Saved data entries
________________

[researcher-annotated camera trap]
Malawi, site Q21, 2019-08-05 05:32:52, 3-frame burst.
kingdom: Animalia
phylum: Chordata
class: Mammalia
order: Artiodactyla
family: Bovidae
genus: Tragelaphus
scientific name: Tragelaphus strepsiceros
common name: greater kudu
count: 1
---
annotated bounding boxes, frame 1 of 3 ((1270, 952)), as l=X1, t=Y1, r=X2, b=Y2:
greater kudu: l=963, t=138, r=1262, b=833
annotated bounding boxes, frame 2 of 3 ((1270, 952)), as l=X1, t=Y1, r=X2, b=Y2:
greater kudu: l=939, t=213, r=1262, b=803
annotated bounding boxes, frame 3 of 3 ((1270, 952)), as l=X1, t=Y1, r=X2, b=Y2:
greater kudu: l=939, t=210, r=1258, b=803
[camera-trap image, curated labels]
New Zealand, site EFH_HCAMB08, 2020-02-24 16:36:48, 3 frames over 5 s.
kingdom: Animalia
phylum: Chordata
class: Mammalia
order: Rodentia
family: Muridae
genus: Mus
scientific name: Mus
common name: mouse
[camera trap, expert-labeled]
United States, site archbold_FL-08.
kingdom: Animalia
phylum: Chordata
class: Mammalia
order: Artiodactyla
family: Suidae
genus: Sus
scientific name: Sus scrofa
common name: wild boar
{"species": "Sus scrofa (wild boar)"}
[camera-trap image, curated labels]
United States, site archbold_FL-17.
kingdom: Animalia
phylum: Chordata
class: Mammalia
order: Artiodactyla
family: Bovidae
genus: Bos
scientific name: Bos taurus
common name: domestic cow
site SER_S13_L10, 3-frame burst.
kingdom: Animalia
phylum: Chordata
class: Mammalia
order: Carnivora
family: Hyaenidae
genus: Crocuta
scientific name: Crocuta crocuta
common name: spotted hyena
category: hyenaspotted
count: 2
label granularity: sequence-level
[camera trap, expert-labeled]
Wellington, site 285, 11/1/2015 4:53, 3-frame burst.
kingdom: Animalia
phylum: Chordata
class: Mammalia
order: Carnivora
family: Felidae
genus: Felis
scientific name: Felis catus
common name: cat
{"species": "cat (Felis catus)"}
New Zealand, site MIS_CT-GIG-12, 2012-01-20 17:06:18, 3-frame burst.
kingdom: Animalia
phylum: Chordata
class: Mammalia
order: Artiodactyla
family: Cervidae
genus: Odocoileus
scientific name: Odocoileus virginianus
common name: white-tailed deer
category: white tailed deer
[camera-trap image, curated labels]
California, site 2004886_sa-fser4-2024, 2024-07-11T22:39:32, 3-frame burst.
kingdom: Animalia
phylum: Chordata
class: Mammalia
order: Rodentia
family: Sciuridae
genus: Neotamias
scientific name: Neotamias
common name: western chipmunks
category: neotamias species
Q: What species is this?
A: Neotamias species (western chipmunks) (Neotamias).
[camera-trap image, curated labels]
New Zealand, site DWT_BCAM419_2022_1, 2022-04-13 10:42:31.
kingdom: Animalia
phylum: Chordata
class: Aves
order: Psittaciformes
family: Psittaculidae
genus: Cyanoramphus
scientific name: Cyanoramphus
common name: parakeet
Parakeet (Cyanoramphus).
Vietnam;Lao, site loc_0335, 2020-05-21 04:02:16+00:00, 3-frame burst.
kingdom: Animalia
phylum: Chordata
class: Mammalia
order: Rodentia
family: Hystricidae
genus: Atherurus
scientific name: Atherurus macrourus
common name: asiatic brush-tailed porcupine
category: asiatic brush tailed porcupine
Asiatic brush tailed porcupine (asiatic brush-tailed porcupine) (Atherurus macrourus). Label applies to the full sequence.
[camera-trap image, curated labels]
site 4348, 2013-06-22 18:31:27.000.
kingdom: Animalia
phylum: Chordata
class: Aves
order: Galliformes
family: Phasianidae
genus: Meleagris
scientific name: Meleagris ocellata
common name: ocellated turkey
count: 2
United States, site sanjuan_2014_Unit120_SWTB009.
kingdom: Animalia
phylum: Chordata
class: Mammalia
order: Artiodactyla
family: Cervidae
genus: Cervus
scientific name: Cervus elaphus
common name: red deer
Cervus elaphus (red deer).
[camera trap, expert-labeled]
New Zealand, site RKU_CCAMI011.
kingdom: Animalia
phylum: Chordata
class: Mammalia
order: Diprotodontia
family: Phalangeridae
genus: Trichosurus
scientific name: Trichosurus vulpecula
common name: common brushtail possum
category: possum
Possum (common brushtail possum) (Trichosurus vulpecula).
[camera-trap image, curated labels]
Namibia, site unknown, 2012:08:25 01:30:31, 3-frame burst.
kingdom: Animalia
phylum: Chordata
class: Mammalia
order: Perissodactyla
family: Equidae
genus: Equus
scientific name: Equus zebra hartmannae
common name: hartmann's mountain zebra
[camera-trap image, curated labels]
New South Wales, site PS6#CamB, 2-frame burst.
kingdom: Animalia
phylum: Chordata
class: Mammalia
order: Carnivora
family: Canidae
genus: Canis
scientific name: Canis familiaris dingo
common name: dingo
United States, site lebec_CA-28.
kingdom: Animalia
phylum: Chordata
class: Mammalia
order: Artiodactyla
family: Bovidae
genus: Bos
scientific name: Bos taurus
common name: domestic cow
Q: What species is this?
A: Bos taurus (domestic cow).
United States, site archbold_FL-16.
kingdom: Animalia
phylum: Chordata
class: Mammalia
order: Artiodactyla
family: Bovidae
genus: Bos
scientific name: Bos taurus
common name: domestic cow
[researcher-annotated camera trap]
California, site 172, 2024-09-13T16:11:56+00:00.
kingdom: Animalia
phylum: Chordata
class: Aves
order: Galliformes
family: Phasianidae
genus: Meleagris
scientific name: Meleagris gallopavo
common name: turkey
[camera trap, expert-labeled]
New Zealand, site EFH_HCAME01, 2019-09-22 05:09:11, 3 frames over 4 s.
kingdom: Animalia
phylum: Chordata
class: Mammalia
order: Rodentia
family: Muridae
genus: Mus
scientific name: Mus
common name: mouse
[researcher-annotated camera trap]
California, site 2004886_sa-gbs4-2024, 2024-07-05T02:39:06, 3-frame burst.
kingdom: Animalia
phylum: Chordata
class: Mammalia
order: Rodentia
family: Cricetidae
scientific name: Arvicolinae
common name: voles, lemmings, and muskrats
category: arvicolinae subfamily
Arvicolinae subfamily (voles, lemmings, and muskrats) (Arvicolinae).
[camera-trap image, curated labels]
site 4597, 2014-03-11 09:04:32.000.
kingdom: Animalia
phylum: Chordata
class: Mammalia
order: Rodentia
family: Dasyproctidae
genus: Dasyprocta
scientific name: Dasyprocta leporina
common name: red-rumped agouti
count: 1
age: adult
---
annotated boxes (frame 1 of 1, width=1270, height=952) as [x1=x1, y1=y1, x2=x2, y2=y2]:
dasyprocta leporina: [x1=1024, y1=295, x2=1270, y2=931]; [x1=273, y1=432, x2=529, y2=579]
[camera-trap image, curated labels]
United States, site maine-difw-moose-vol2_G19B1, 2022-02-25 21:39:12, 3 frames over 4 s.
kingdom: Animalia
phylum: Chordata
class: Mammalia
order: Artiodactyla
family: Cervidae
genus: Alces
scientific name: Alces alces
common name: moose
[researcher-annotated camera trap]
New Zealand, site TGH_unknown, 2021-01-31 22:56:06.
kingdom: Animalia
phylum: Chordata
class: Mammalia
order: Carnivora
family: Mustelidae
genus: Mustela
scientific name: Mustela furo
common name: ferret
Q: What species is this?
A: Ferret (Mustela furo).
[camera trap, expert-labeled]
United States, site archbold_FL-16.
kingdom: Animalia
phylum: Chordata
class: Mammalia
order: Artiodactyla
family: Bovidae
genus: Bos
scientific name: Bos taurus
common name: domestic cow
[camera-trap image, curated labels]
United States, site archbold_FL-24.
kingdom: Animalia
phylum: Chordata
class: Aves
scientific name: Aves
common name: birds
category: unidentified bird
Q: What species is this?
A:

________________

Only the lines above from the one with "category: possum" up to and including the one with "genus: Canis" should be repeated, exactly as written.

category: possum
Possum (common brushtail possum) (Trichosurus vulpecula).
[camera-trap image, curated labels]
Namibia, site unknown, 2012:08:25 01:30:31, 3-frame burst.
kingdom: Animalia
phylum: Chordata
class: Mammalia
order: Perissodactyla
family: Equidae
genus: Equus
scientific name: Equus zebra hartmannae
common name: hartmann's mountain zebra
[camera-trap image, curated labels]
New South Wales, site PS6#CamB, 2-frame burst.
kingdom: Animalia
phylum: Chordata
class: Mammalia
order: Carnivora
family: Canidae
genus: Canis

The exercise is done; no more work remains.